Businesses need to look closely at how spending through mobile apps compares to legacy channels in order to adjust their strategies. While new innovations like prepay and order ahead help reduce costs, those should be weighed against the potential of lost revenue as customers spend less time exposed to new products in-store. Digital marketing and enhanced digital customer experience are the answers here, and it seems clear from the recent growth in app offerings that we are on the right track.

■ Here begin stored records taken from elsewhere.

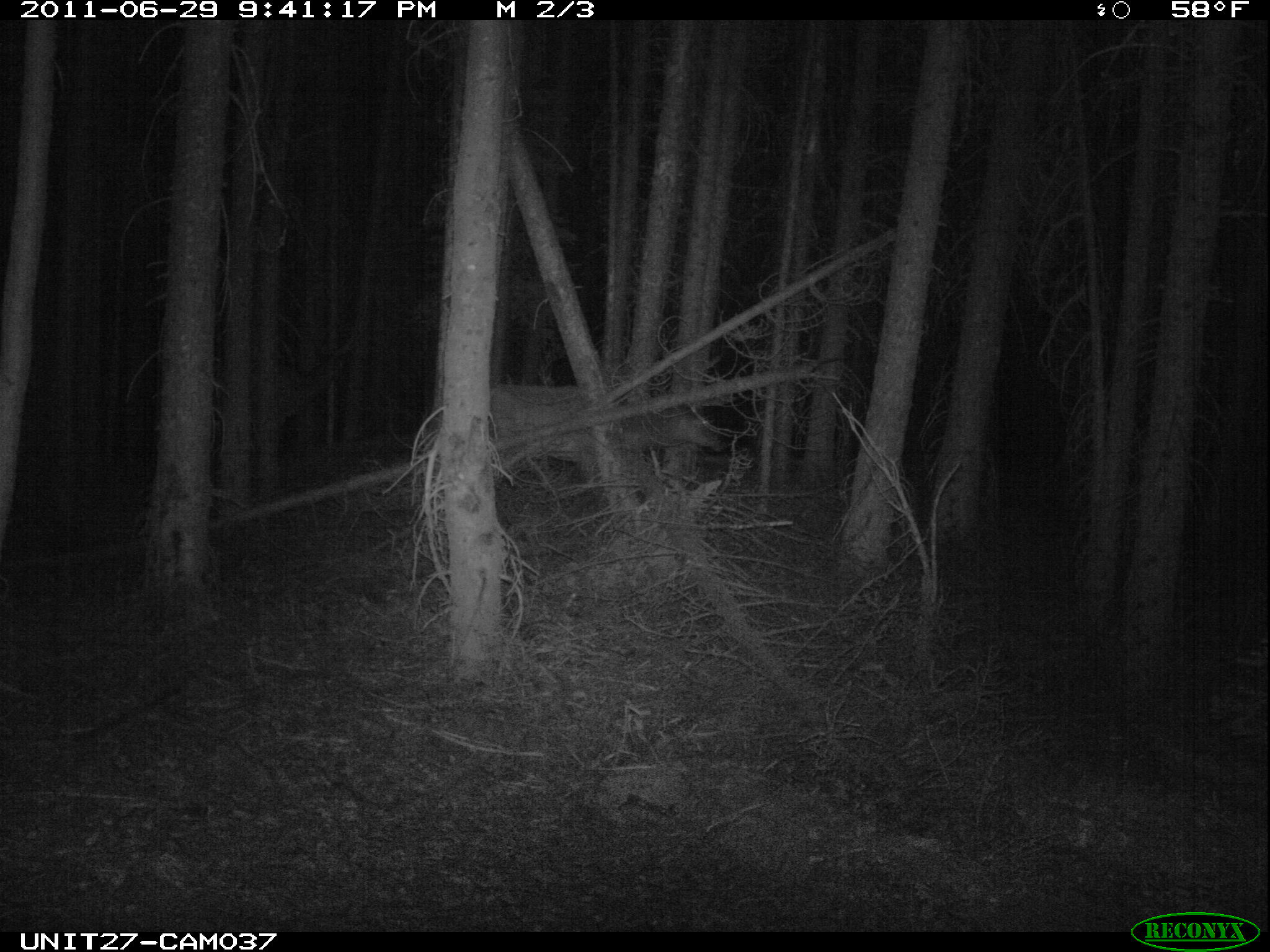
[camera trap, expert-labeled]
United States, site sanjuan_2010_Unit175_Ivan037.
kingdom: Animalia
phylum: Chordata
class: Mammalia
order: Artiodactyla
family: Cervidae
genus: Cervus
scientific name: Cervus elaphus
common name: red deer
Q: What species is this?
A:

S&P Global Market Intelligence's 2017 U.S. mobile payments survey was fielded between Jan. 25 and Feb. 2 across a nationwide sample of 504 individuals who had used a mobile payment app in the past 30 days and 400 people who had not used such an app. Survey results have a margin of error of +/- 4.5% at the 95% confidence level based on the sample size of 504 and +/- 5% at the 95% confidence level based on the sample size of 400.
Spend score was calculated based on a percentage of respondents in each category multiplied by a score ranging from 1 to 5, with 1 representing the lowest tier of spending and 5 representing the highest. Respondents for each application were able to indicate a spending range of $1-$5, $6-$10, $11-$20, $21-50, and more than $50 for their last transaction. For example, if 100% of respondents indicated spending more than $50 on their last transaction, the spend score for that app would be 5.0.